For making noise and casual plinking Pyrodex works fine.
 
As a side note, don't use any petroleum-based lube that will be exposed to powder fouling.

Use an organic lube such as Bore Butter or Thompson Center's black powder lube, or the home made lubes you can find on this site.

Use a generous amount on the arbor pin and down the bore to make your experience more pleasant.

Clean-up will be easier, as well.

Have fun...!
 
"As a side note, don't use any petroleum-based lube that will be exposed to powder fouling."

The one known exception is the Gatofeo's #1 lube, which is a historic BP lube recipe for outside lubed bullets of days gone by. The recipe is (by weight):
1 part paraffin wax (Gulf Wax, which has a bit of petroleum in it)
1 part mutton tallow
1/2 part beeswax

This is melted and mixed together in a double boiler.

I use this on wads, pistol bullets, and rifle conicals, and it works quite well. Gatofeo claimed to have tried just about everything under the sun and found this to be the best. But then this would only be used if you were shooting conicals in your muzzleloader pistol.
 
:cool:
Okay, here is my dilemma; I have read that you load Pyrodex by volume rather than weight to equal blackpowder loads.

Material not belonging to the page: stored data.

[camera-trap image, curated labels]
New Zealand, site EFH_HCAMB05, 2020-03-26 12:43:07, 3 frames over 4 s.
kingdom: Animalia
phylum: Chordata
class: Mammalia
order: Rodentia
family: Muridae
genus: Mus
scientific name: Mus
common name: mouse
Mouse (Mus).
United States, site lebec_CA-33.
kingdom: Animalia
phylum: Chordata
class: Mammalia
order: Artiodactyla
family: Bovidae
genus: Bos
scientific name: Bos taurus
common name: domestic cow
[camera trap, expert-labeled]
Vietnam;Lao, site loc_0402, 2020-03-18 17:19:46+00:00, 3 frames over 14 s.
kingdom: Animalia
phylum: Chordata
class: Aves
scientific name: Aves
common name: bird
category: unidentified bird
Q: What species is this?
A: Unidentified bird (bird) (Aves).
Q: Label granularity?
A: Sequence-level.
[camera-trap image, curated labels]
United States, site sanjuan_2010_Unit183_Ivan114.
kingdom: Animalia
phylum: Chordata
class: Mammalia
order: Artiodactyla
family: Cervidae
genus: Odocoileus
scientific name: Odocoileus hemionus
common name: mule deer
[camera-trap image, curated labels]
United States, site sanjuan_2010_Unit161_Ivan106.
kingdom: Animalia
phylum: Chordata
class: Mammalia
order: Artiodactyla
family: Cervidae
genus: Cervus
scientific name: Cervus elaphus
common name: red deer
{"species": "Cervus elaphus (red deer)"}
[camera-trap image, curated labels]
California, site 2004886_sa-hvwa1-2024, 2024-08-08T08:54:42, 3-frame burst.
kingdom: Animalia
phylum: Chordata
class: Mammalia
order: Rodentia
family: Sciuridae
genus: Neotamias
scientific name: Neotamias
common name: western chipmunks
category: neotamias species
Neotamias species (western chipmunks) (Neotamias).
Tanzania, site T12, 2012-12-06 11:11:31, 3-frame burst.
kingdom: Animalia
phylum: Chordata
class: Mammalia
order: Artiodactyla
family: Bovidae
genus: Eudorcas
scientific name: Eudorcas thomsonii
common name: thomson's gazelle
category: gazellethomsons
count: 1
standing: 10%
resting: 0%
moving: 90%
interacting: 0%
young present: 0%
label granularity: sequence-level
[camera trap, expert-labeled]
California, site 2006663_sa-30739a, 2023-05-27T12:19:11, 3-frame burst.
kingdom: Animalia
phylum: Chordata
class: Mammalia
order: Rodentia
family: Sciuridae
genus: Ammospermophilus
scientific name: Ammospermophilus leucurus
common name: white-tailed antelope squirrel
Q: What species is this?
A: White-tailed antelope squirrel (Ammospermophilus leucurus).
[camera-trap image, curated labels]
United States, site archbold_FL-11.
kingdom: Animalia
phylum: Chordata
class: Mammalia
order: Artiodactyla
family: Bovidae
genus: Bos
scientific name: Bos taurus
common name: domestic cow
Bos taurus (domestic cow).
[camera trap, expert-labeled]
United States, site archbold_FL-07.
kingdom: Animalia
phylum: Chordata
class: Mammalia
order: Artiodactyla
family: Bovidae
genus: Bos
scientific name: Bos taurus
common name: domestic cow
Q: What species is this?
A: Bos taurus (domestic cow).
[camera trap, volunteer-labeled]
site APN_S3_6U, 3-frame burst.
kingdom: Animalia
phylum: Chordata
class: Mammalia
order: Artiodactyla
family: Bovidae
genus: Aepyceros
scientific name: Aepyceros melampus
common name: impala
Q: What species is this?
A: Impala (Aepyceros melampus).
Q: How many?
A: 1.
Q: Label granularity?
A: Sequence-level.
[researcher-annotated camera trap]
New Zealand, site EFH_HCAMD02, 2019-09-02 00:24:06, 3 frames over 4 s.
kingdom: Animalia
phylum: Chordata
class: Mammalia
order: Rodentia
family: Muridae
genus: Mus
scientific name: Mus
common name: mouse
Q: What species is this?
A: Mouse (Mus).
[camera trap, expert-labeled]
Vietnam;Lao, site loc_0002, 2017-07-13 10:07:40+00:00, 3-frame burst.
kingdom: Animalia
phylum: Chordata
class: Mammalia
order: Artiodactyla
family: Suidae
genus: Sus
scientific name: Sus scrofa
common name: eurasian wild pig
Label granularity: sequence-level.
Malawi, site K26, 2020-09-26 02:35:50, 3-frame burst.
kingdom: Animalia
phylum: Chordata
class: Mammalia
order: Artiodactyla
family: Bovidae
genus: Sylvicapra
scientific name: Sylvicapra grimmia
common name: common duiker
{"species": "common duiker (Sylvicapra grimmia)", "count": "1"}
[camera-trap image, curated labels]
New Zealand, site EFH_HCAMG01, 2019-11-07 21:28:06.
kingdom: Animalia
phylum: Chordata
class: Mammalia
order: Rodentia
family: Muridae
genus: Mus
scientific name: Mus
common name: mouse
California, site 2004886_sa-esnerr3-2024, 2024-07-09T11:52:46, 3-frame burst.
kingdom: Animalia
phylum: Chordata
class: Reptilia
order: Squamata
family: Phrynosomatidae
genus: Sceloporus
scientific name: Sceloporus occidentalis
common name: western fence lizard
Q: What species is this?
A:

I recently bought one of the Italian reproduction Colt powder flasks. The tube on it is stamped 24 gr.. I have a pound of Pyrodex P which is supposed to be the equivalent of 3F blackpowder.

When I weigh the charge that the flask loads into the spout, it weighs 15.7 grains. I don't have any 3F blackpowder to check if the spout actually throws 24 grains or if the spout is mislabeled.

So my question is, is there really that much difference between the weight of Pyrodex and regular blackpowder? I am ready to shoot my new/used second generation Colt 1860 Army revolver, but I don't want to screw anything up. I am reasonably sure that 16 grains of powder will move the bullet through the barrel, but I don't want to go through the effort of shooting/cleaning the gun just to have a charge that dribbles the bullet out of the barrel.
Load by volume measure. Pyrodex is much lighter than Black powder which is why you get more shots per "pound" of pyrodex than you will black powder.... a Plus. It is an EQUIVALENT.... and it's by VOLUME... Hope this helps some... Good luck with this shooting experience of yours...

Aloha... :cool:
 
There is nothing wrong with paraffin wax. However, a petroleum based oil will be problematic.

At any rate, you can't really check whether your sprout drops 24 grains by volume, because a volumetric grain doesn't exist as a standard. Your sprout could throw 20 grains (by weight, that's what a grain is after all), my sprout from another manufacturer could throw 24 grains and we couldn't say which is "right".

For BP substitutes, they are basically equal to BP per unit of volume, whether you are using volumetric grains of any sort, or ccs or whatnot.
 
Thanks everyone for the information. I am going to shoot it sometime this week and I am really looking forward to making some smoke.